Japan Geoscience Union Meeting 2024

Presentation information

[E] Oral

U (Union ) » Union

[U-04] Geospatial Applications for Societal Benefits

Fri. May 31, 2024 10:45 AM - 12:00 PM Exhibition Hall Special Setting (1) (Exhibition Hall 6, Makuhari Messe)

convener:Abdul Rashid Bin Mohamed Shariff (Universiti Putra Malaysia ), Yukihiro Takahashi(Department of Cosmosciences, Graduate School of Science, Hokkaido University), Decibel Villarisco Faustino-Eslava(Geological Society of the Philippines), Gay Jane Perez(Philippine Space Agency), Chairperson:Yukihiro Takahashi(Department of Cosmosciences, Graduate School of Science, Hokkaido University), Decibel Villarisco Faustino-Eslava(Geological Society of the Philippines), Gay Jane Perez(Philippine Space Agency), Abdul Rashid Bin Mohamed Shariff(Universiti Putra Malaysia)

11:30 AM - 11:45 AM

[U04-09] Monitoring Peat Soil Water Content in Oil Palm Plantations for Sustainable Agriculture Using Satellite Imagery

*Muhammad Arif Yusuf1, Winarna -1, Heri Santoso1, Yukihiro Takahashi2 (1.Indonesian Oil Palm Research Institute, 2.Department of Cosmosciences, Graduate School of Science, Hokkaido University)

Keywords:Peat Land, Water Content, Oil Palm, Satellite Imagery

The development of oil palm plantations in Indonesia is speedy. The percentage of Oil Palm Land Cover based on Ministry of Agriculture data in 2019 was 16.38 million hectares. Some oil palm plantations in Indonesia are located on sub-optimal land, especially peat land. Developing peatlands for oil palm cultivation requires soil drainage to support optimal plant growth and production. Peat soil drainage affects soil water content. In the long term, soil drainage causes several impacts on the soil layer above the groundwater table, including decreasing groundwater levels, increasing aeration, carbon release, and lowering the surface of peat soil (subsidence) (Szajdak & Szatylowicz, 2010). Excessive drainage of peat soil causes the soil to dry out, and irreversible dryness (hydrophobicity) will appear (Brandyk et al., 2002). In conditions of low soil water levels, the lower leaves of oil palms begin to dry out. Apart from that, the water content of peat soil has a significant influence on palm oil production. A decrease in the groundwater level depth of more than 70 cm affected the incline average weight of oil palm bunches (Winarna, 2015).

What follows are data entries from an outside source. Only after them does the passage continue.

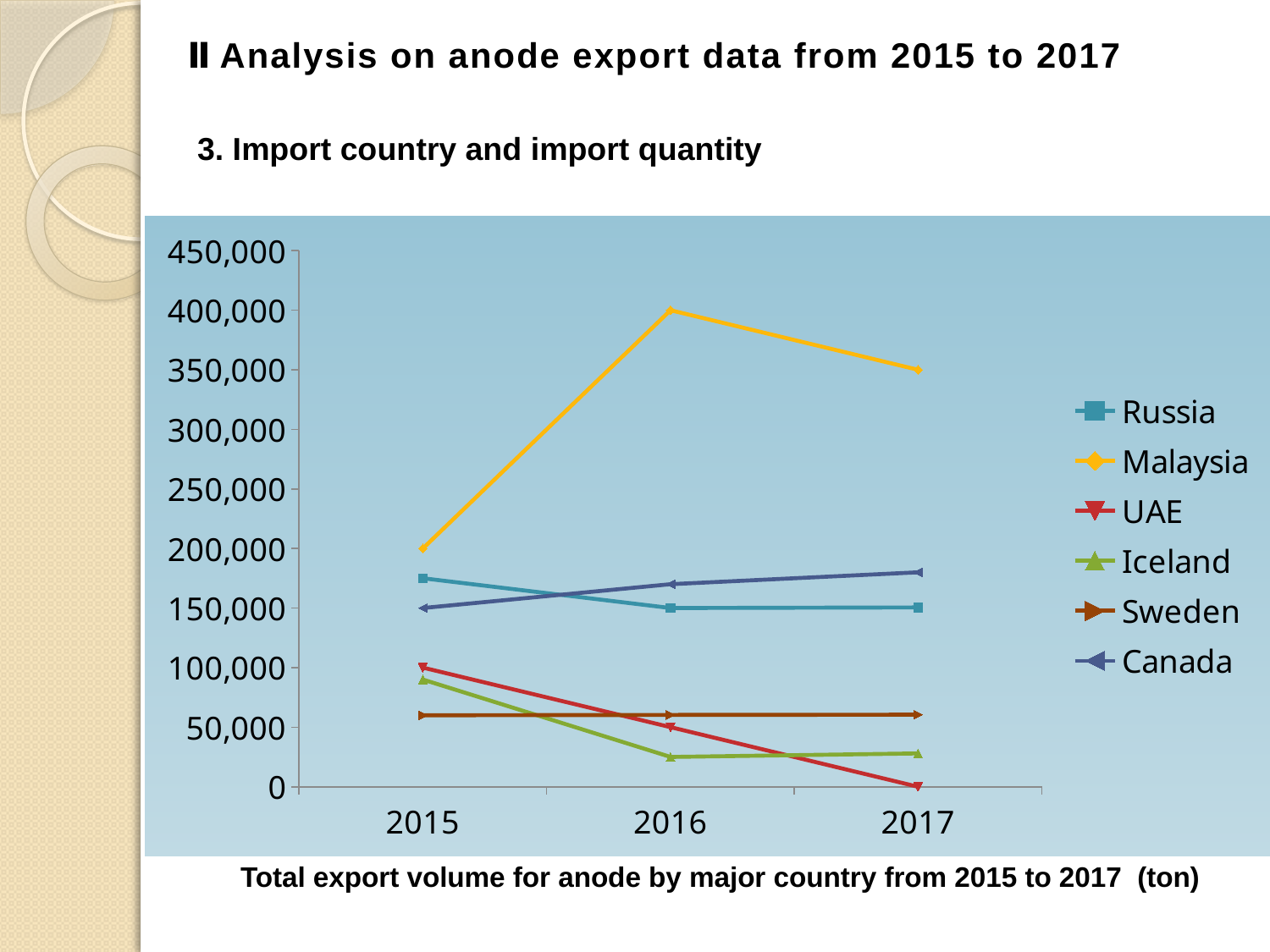
By how much did Malaysia's export volume fall from 2016 to 2017? 50,000 What was the export volume for Malaysia in 2017? 350,000 What was the export volume for Malaysia in 2016? 400,000 Is the value for Russia in 2015 greater or less than 150,000? greater How many series does the legend list? 6 Which country had the lowest export volume in 2017? UAE Did Canada's export volume rise or fall from 2015 to 2017? Rise Which country had the highest export volume in 2016? Malaysia How many years are shown on the x axis? 3 Is the value for Sweden in 2016 greater or less than 50,000? greater In 2017, which is larger, the value for Russia or the value for Canada? Canada What kind of chart is shown on the slide? Line chart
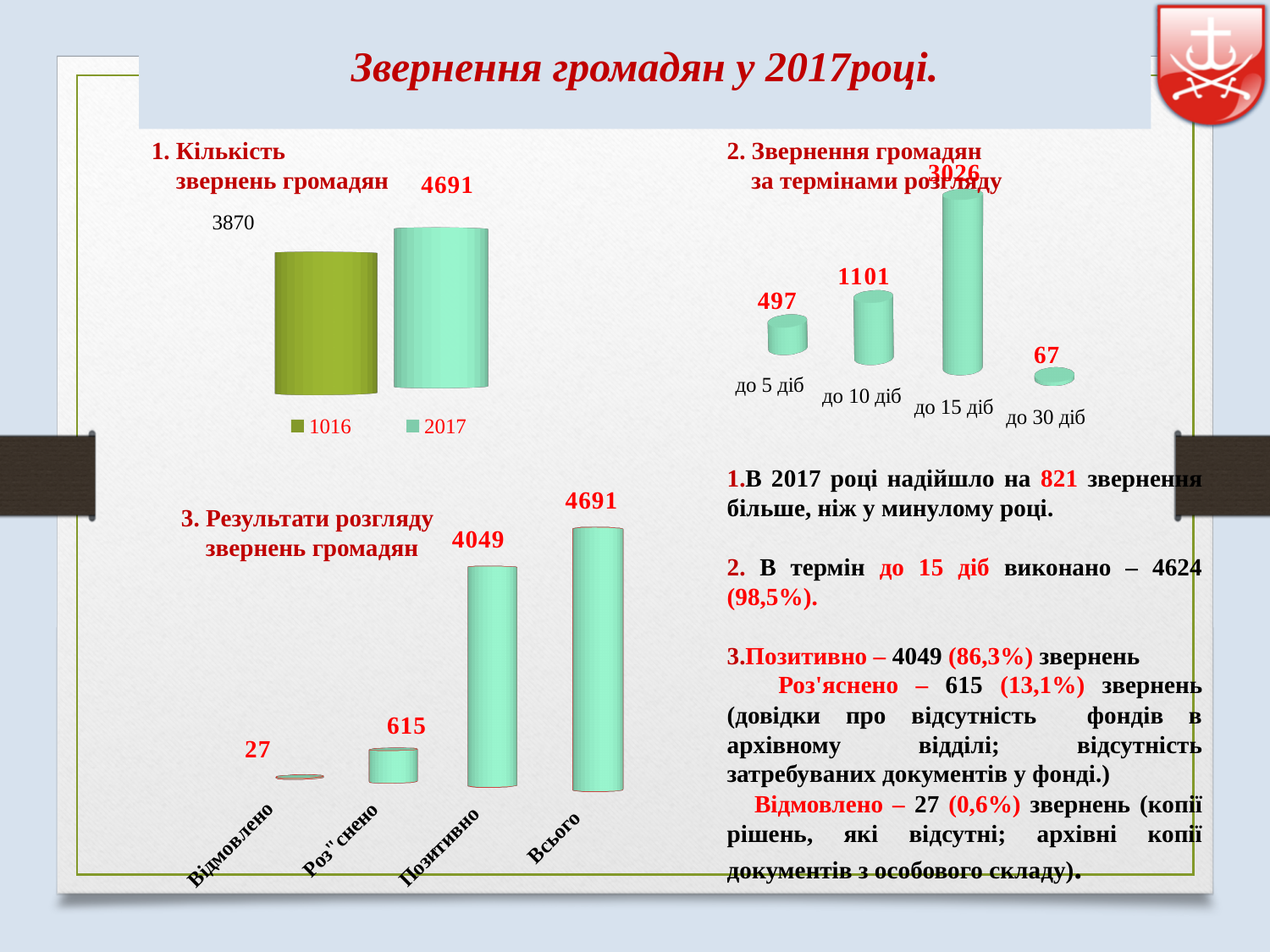
In the chart "Звернення громадян за термінами розгляду", how many categories are shown? 4 In the chart "Результати розгляду звернень громадян", what is the value for "Всього"? 4691 In the chart "Кількість звернень громадян", how many series does the legend list? 2 In the chart "Звернення громадян за термінами розгляду", what is the value for "до 10 діб"? 1101 What kind of chart is "Результати розгляду звернень громадян"? bar chart In the chart "Звернення громадян за термінами розгляду", which category has the lowest value? до 30 діб In the chart "Кількість звернень громадян", what is the difference between the two bars (4691 and 3870)? 821 In the chart "Звернення громадян за термінами розгляду", what is the difference between "до 10 діб" and "до 5 діб"? 604 In the chart "Результати розгляду звернень громадян", which is larger: "Роз''снено" or "Відмовлено"? Роз''снено In the chart "Кількість звернень громадян", what is the value for the series 2017? 4691 In the chart "Звернення громадян за термінами розгляду", which category has the highest value? до 15 діб In the chart "Результати розгляду звернень громадян", what is the value for "Позитивно"? 4049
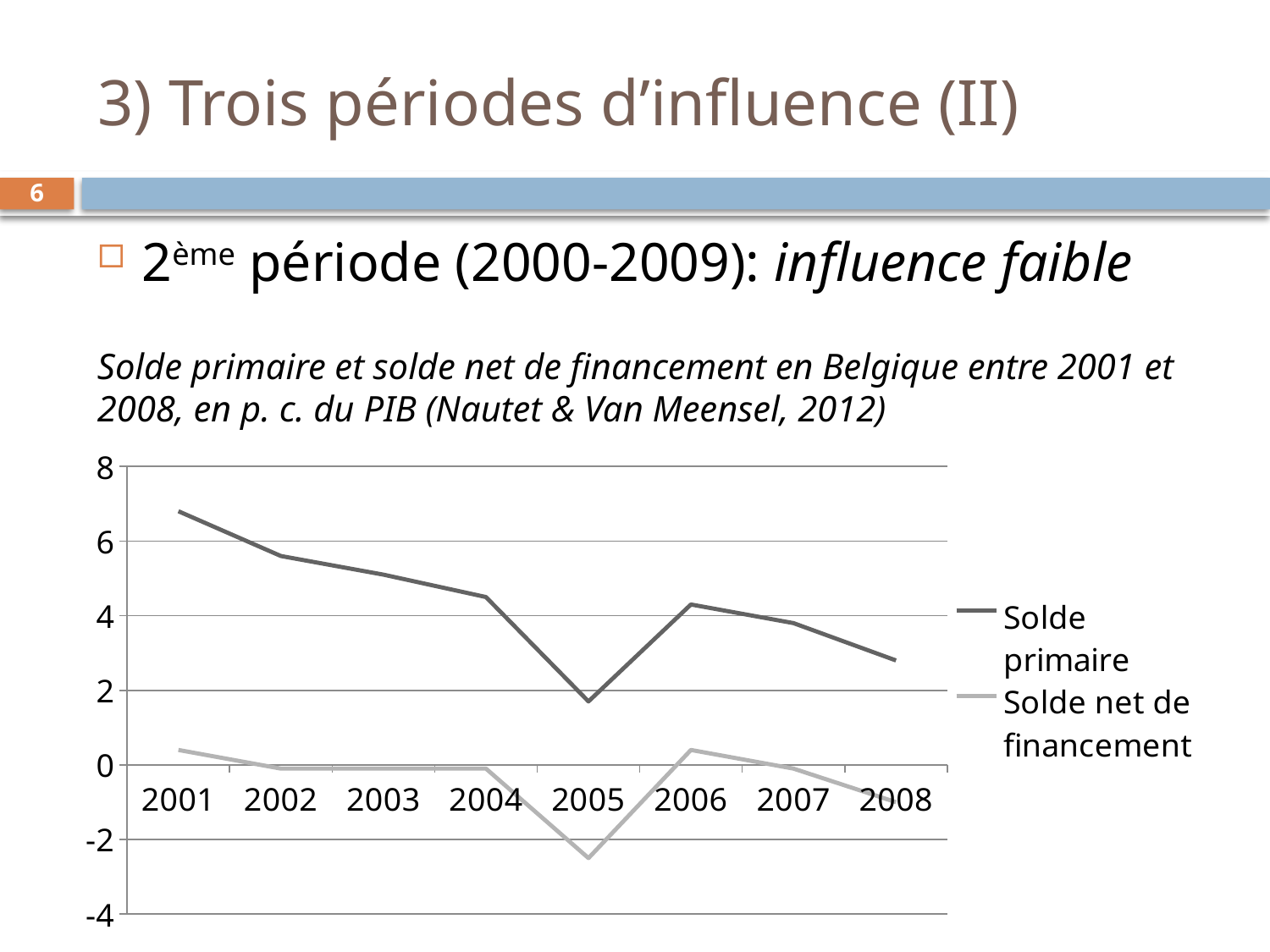
What kind of chart is shown on the slide? line chart What are the two series named in the legend? Solde primaire; Solde net de financement How many series does the legend list? 2 Is the value of Solde primaire in 2005 greater or less than 2? less Is the value of Solde net de financement in 2005 greater or less than -2? less How many years are plotted along the x axis? 8 Which series has the higher value in 2004, Solde primaire or Solde net de financement? Solde primaire In which year is the Solde primaire lowest? 2005 Is the value of Solde primaire in 2001 greater or less than 6? greater Does the Solde primaire overall rise or fall from 2001 to 2008? fall In which year is the Solde primaire highest? 2001 In which year is the Solde net de financement lowest? 2005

One method to optimize palm oil production is land monitoring. The typical method for monitoring soil water content is taking soil samples and then analyzing them using the gravimetric method. The results of measuring soil water content using the gravimetric method cannot be done in real-time. Currently, technological developments are speedy. Calculation of soil water content can be done through the use of sensors. Nugroho et al. (2023) developed a Soil Moisture Content Monitoring System (SMC) for Precision Measurement of Soil Moisture in Sub-Optimal Land for Palm Oil Plantation. The soil Moisture Content (SMC) was designed to consist of sensors for soil moisture content and soil temperature placed in the soil at three different depths in spodosols. This system is excellent and able to detect soil water levels real-time. Observation of water content using gravimetric methods and sensors has spatial limitations. Both methods are suitable for spot observation, so another method that can be used for wide-scale and fast observations is needed.

Current technological developments, especially in remote sensing, make it possible to carry out monitoring on a wide scale. Utilizing satellite image data for monitoring soil water content is possible and has great potential for development (Peng et al., 2021); however, this technology still needs to be implemented in the palm oil industry. The research was conducted in the Labuhan Batu area of North Sumatra Province. The treatment used in this research is an area with a groundwater level of 35-50 cm, 60-75cm, and 80-95 cm. The characteristic of the peat in the research area is hemosaprist maturity peatland with more than 3 meters of depth. The satellite image used was Landsat 8. Observations were carried out during the transition season and rainy season. Interim results show that the extracted pixel values converted into TDVI values showed a strong relationship (R transition season: 0.675 and R rainy season: 0.968) and were negative with soil water content. This negative relationship could be seen from the opposite pattern between TDVI values and actual soil water content. The higher the TDVI value, the lower the actual water content in the field. This pattern occurred both in the transition season and the rainy season. TDVI values were generally higher in the rainy season than in the transition season. Based on the results of simple linear regression calculations, the formula that can be used for upscaling soil water content values during the transition season is y = - 203963x + 567.04. The formula for upscaling in the rainy season is y = -219907x + 562.89.